Il ne reste plus au Yémen que «du personnel nécessaire aux missions humanitaires d'urgence», selon une autre source. L'envoyé spécial de l'ONU au Yémen, Jamal Benomar, devait lui aussi quitter Sanaa pour le sommet arabe, selon son entourage.
Le royaume sunnite saoudien, qui a une longue frontière avec le Yémen, commande la campagne arabe lancée jeudi et qui vise à stopper l’offensive des Houthis et les empêcher de prendre le pouvoir.
«Une nuit intense de bombardements»
Depuis septembre 2014, les Houthis se sont emparés de vastes régions, dont Sanaa, et avaient progressé ces derniers jours vers Aden, où était retranché Abd Rabbo Mansour Hadi depuis février.
Pour la troisième nuit consécutive, les avions de la coalition ont pilonné les positions rebelles dans et autour de Sanaa, les raids les plus intenses depuis le début des frappes, selon des témoins. «C'était une nuit intense de bombardements» et les «vitres ont tremblé», a indiqué une étrangère travaillant pour une organisation humanitaire. «Des civils veulent partir, mais il n'y a pas d'avions pour quitter le Yémen».
D’après des résidents, les frappes ont visé des sites militaires, notamment des positions de la défense anti-aérienne et des dépôts de munitions, autour de la capitale. L’agence officielle des Emirats arabes unis, qui font partie de la coalition, a annoncé de nouveaux raids émiratis sur des positions militaires des Houthis à Sanaa et dans la province voisine de Marib.
En annonçant l'opération «Tempête décisive» au Yémen, l'Arabie saoudite a affirmé vouloir contrer «l'agression» de l'Iran qu'il accuse de soutenir les Houthis et de chercher à «dominer» la région. L'Iran n'a jamais confirmé aider les Houthis, mais a dénoncé la campagne aérienne impliquant neuf pays arabes.
Menace des missiles Scud
Des responsables diplomatiques du Golfe ont affirmé que la campagne militaire au Yémen pourrait durer jusqu'à six mois, ajoutant s'attendre à des représailles iraniennes sous forme d'actes de déstabilisation. Selon l'un de ces responsables qui ont requis l'anonymat, citant des estimations, «5 000 Iraniens, (membres du) Hezbollah (libanais) et miliciens irakiens (pro-Téhéran) sont sur le terrain au Yémen».

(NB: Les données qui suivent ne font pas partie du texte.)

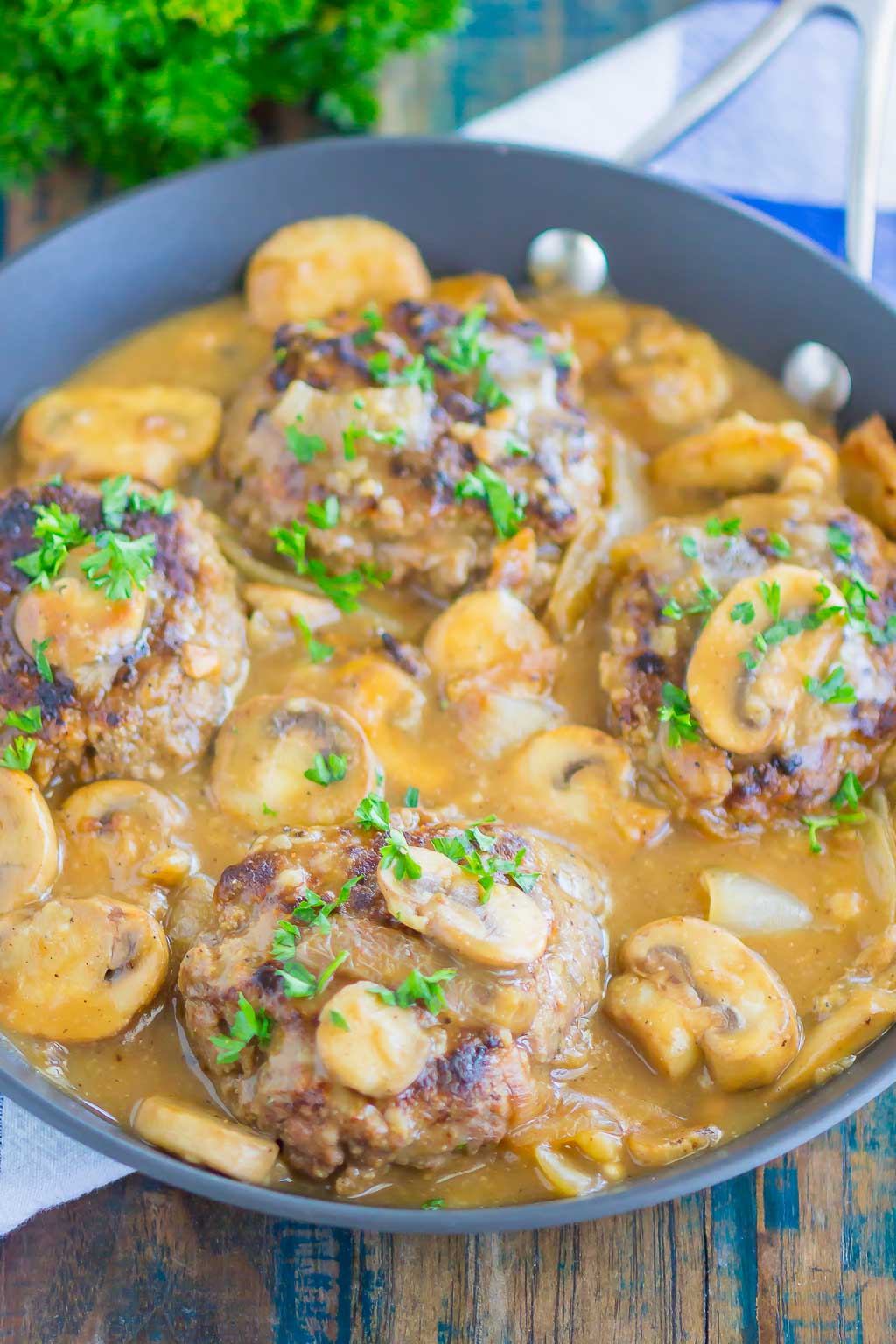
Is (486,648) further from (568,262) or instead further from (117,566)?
(568,262)

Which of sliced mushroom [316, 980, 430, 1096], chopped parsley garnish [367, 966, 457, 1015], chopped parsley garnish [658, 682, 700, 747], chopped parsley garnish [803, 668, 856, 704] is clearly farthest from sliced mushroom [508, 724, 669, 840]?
sliced mushroom [316, 980, 430, 1096]

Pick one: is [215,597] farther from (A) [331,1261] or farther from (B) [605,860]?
(A) [331,1261]

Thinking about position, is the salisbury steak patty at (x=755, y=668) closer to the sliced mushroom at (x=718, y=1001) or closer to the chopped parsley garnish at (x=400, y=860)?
the sliced mushroom at (x=718, y=1001)

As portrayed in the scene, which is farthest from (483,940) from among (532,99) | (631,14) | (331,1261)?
(631,14)

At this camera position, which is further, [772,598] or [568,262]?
[568,262]

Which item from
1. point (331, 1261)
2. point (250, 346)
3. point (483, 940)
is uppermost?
point (250, 346)

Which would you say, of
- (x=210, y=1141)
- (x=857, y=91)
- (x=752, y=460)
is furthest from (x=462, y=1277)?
(x=857, y=91)
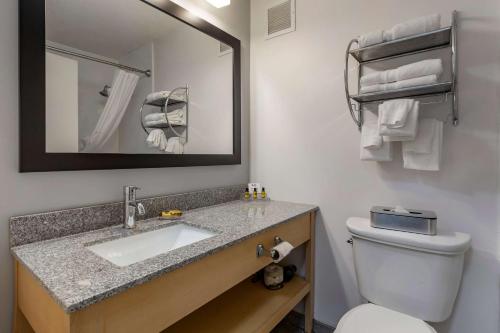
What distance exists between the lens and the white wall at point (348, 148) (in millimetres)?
1104

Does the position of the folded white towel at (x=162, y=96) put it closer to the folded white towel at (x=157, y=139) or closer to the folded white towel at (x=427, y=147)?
the folded white towel at (x=157, y=139)

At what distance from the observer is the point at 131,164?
1167 millimetres

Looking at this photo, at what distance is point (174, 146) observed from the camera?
1378 mm

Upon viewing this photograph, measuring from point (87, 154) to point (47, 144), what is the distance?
132 millimetres

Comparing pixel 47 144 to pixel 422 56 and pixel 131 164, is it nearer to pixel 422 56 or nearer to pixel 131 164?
pixel 131 164

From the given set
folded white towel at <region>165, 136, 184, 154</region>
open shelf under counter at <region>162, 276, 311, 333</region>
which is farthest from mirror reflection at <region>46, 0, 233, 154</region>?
open shelf under counter at <region>162, 276, 311, 333</region>

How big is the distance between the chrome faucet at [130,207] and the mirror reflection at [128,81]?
18cm

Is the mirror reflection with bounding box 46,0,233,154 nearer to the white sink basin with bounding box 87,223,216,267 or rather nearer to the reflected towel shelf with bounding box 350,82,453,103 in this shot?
the white sink basin with bounding box 87,223,216,267

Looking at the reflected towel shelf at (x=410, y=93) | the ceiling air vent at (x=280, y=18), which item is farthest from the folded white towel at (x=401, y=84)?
the ceiling air vent at (x=280, y=18)

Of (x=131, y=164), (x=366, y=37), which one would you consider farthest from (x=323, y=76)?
(x=131, y=164)

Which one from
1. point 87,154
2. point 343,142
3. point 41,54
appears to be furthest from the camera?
point 343,142

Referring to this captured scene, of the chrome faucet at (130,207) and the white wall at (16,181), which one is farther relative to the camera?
the chrome faucet at (130,207)

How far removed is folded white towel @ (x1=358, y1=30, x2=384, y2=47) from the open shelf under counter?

Ces responsables ont expliqué que Ryad et ses alliés avaient décidé de réagir contre les Houthis quand des images satellite «fin janvier» ont montré, selon eux, des mouvements de missiles Scud vers le nord et la frontière saoudienne. Les Etats-Unis ont annoncé un soutien en logistique et en renseignement à l’opération. Avec l’aide de l’ex-président Ali Abdallah Saleh qui dispose de puissants relais dans l’armée, les Houthis avaient déferlé de leur fief dans le nord vers le centre et l’ouest du Yémen, avant de progresser vers le sud.
La campagne au Yémen devrait fournir un «test» pour la création d'une force arabe permanente à l'étude au sommet arabe, défendue par le président égyptien Abdel Fattah al-Sissi qui a parlé de «menaces sans précédent pour l'identité arabe».
Plus que le groupe jihadiste Etat islamique (EI) qui sévit dans plusieurs pays arabes, c’est la crainte de voir l’Iran étendre son influence qui pourrait pousser les pays arabes à entériner la création d’une force militaire conjointe.